Il lui montra son tableau Excel qui contenait des cases blanches, orange et rouges.
— Par exemple, regarde la case rouge, là, ce sont trois personnes différentes qui jurent qu’el-Shamy est venu avec Nasser une semaine avant nous. Avec du matos.
— Quoi comme matos ?
— Ça, je ne sais pas.
— Ils sont passés par où ? Ils ont pris le même chemin que nous ?
— Yep. Le 14 juin, vers minuit, et ils sont repartis vers deux heures du matin. Et c’est là qu’on a du pot. Un des observateurs n’était pas en haut de la pyramide, et sûrement pas encore stone, il était tapi avec un guide en bas. C’est le guide qui a reconnu el-Shamy et il s’est mis à paniquer comme un fou. Il a voulu qu’ils attendent qu’ils sortent avant de grimper, ils ont poireauté deux heures. Finalement, c’est au moment où ils devaient se casser qu’ils les ont vus sortir.
— El-Shamy était donc dans la pyramide deux semaines après la date estimée de la mort.
— Mouais.

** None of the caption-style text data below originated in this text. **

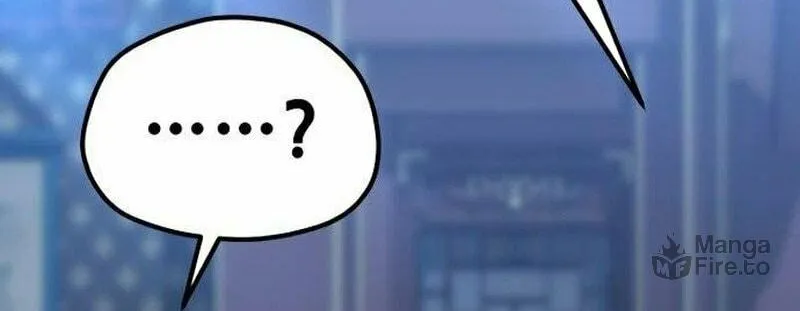 Murim RPG Simulation Chapter 115 page 110 - 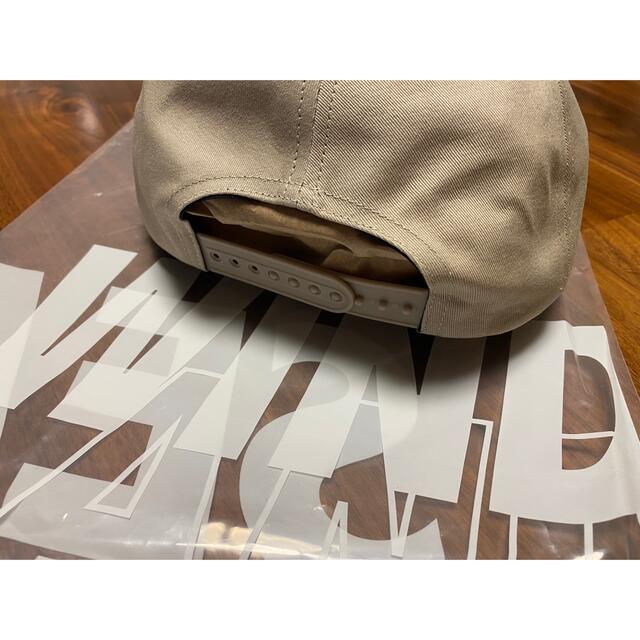 WIND AND SEA - 完売品❌ WIND AND SEA❌Malbon Golfの通販 by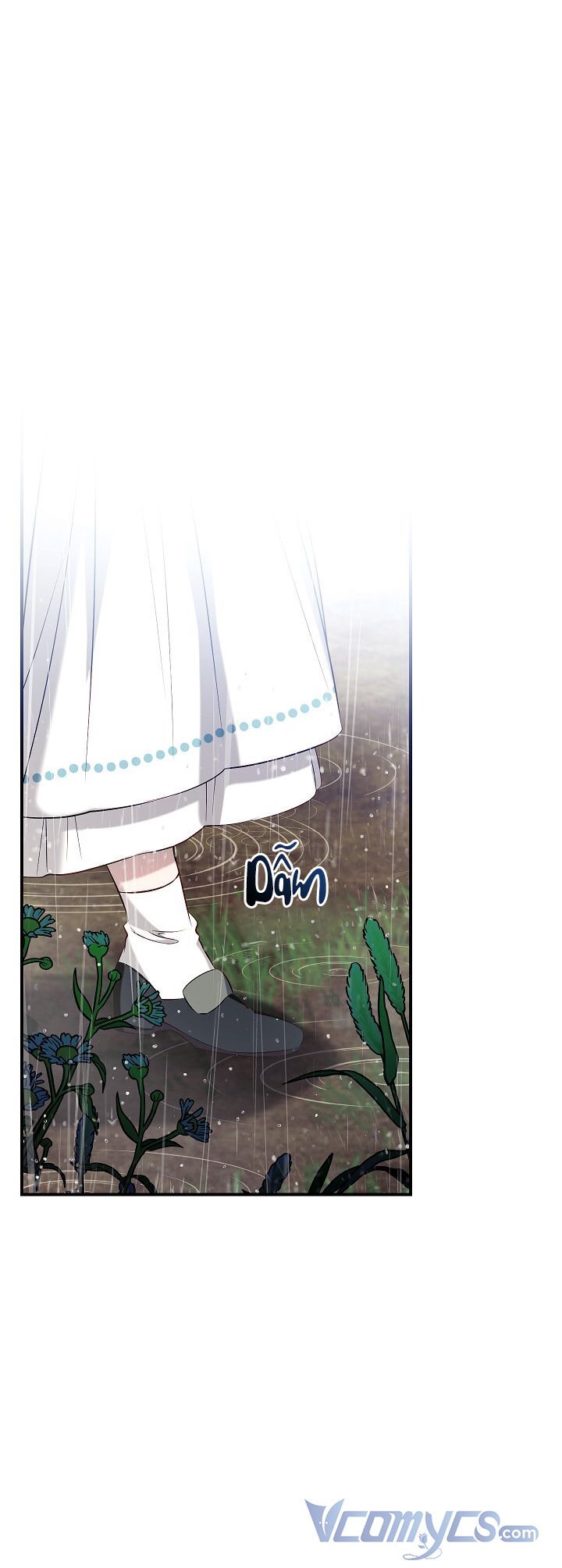 Chúng Ta Có Thể Trở Thành Người Nhà Không? Chap 65 - Next Chap 66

Mais à deux heures du mat’, avec du matos et avec le meurtrier présumé.
— El-Shamy, complice de Nasser ? Ils allaient vérifier que le travail avait été bien fait ? Rappelle-toi ce qu’il t’a dit : ce passage secret, c’est un aller simple.
Max et Florence se regardèrent. Un silence pesant s’infiltra entre eux.
— Je ferai gaffe, au Caire, ne t’inquiète pas. J’y vais juste quelques jours.
Florence acquiesça, plongea la main dans son sac rose et dit :
— Mais, justement, le passage vers la chambre X, euh… pratiquement, tu en es où ?
Max soupira.
— Nulle part. J’ai aussi demandé à Shiriko des infos là-dessus, pour l’instant, ça n’a rien donné. Peut-être qu’au Caire…
— Quand tu auras trouvé, tu sais que tu seras une star ? dit Florence, d’un air enjôleur un peu forcé. Toutes les télés vont te faire des ponts d’or. Tu me donneras une interview exclusive, hein, Maxou ?
— Holà, s’esclaffa Max. Même si je trouvais le trésor de Khéops, tu ne me verrais pas à la télé, ni la tienne, ni celle des autres, ça je te le promets. Je n’ai aucune envie de finir comme el-Shamy, avec un toupet et des lunettes fumées !
Max remarqua que Florence affichait un sourire étrangement déséquilibré, comme s’il cachait une émotion honteuse. Elle ferma son sac d’un coup.
— Je ne te retarde pas, tu vas louper ton avion, dit-elle avec une légèreté artificielle qui n’arriva pas à tromper Max.
Elle l’embrassa sur la joue, lui souhaita bon voyage et fila. Max la regarda traverser la rue vers son vélo, son sac rose sur l’épaule. Il la connaissait suffisamment désormais pour soupçonner qu’elle ne lui avait pas tout dit.
À chacun ses secrets, pensa-t-il. Alors les yeux verts de Sixtine s’invitèrent dans son ciel londonien.